Keputusan ini berat sesungguhnya. Gaji yang saya terima telah saya belikan berbagai perlengkapan kopi yang tidak bisa dibilang murah. Oleh karena itu, tabungan saya terbilang kosong. Hanya ada penghasilan bulan Maret untuk bertahan hidup. Keputusan berhenti kerja saya sudah tak bisa diganggu gugat. Apapun konsekuensinya harus saya terima. Meski kini terasa begitu berat.
Tepat beberapa hari sebelum saya mengundurkan diri, seorang teman musisi meminta saya untuk membantu mencari event untuk bandnya. Kami dulu pernah bernaung di band yang sama, Sunset Groove, di mana saya berperan sebagai manajer band dan ia vokalis. Sunset Groove, meski sudah mengeluarkan album digital, sekarang vakum karena kesibukan masing-masing. Vokalisnya, Izqie, membentuk band baru bersama suami bernama Mama Beat.
Inilah secercah harapan baru bagi saya. Dunia musik yang saya tekuni bersama Sunset Groove sejak 2010 kembali menghampiri. Dunia yang selalu membahagiakan saya. Entah kenapa saya selalu bersemangat menjalani pekerjaan ini. Mencari klien, bernegosiasi, menyusun dan menandatangi perjanjian, mengatur jadwal latihan, mendata perlengkapan yang dibutuhkan, update media sosial hingga pada hari H mempersiapkan segalanya dari check sound sampai konsumsi para personil. Ketika band saya tampil, ada rasa bangga dalam diri karena apa yang sudah saya persiapkan berjalan lancar di atas panggung.
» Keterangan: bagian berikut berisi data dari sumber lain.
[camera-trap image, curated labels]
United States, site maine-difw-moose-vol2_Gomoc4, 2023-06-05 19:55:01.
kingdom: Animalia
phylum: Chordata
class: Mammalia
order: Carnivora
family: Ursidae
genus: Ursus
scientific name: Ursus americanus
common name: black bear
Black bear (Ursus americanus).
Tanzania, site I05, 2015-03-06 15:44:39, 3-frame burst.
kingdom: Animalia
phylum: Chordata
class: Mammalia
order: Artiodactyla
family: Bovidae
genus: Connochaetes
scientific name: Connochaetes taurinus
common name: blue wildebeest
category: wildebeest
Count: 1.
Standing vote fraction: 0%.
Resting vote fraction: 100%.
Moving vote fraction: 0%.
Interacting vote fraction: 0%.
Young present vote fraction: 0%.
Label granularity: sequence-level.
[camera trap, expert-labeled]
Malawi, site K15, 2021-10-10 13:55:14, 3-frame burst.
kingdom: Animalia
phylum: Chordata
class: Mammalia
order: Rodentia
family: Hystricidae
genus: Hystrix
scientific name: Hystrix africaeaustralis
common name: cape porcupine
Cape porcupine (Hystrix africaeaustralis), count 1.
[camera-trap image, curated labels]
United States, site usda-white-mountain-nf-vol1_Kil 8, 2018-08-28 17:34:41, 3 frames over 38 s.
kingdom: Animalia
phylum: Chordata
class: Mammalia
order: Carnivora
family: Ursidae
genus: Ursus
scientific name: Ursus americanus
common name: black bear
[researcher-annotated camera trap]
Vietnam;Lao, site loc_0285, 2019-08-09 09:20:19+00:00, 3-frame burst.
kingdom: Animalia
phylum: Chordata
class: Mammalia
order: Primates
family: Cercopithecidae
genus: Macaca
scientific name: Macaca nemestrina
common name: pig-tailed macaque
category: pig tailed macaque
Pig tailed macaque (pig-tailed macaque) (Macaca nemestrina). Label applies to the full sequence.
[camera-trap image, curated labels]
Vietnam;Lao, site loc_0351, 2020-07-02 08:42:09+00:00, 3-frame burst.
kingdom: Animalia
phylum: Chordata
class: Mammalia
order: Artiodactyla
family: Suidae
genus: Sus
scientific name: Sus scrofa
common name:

Kebahagiaan itu berakhir setelah saya melakukan ekspedisi ke salah satu pulau paling utara di negeri ini. Hampir setengah tahun menghabiskan waktu di sana hingga akhirnya semua koneksi di dunia musik putus komunikasi. Personil pun sibuk dengan pekerjaan masing-masing. Waktu untuk latihan semakin sulit untuk disiasati. Saya juga harus berjuang menyusun skripsi di tahun itu, 2013.
Kini, kesempatan itu datang lagi. Saya tidak ingin menyia-nyiakannya. Sebuah pekerjaan yang selalu saya impikan sejak dulu. Menjadi bagian dari dunia musik. Mimpi tur keliling kota-kota di Indonesia, melihat band saya kelola tampil di televisi, lagu-lagunya didengar di radio, beritanya dimuat di surat kabar, karyanya diapresiasi, dipajang di toko CD maupun digital dan banyak orang membicarakannya.
Baru-baru ini, kesempatan baru terbuka lagi. Berkenalan dengan seorang musisi orkestra. Kami memutuskan untuk bekerja sama. Orkestra sendiri adalah sebuah hal baru bagi saya. Melihatnya yang sudah berkecimpung lama di dunia musik klasik, saya percaya bahwa ia dapat diandalkan. Saya pun akan terus belajar menekuni dunia musik yang maha luas ini. Hal yang harus dilakukan adalah saling mendukung satu dengan yang lain. Saya masih harus terus berjuang mewujudkan mimpi ini. Semoga semesta merestui. Oh Tuhan, tolong kuatkan untuk melewati ruas jalan yang telah hamba-Mu pilih ini. Amin.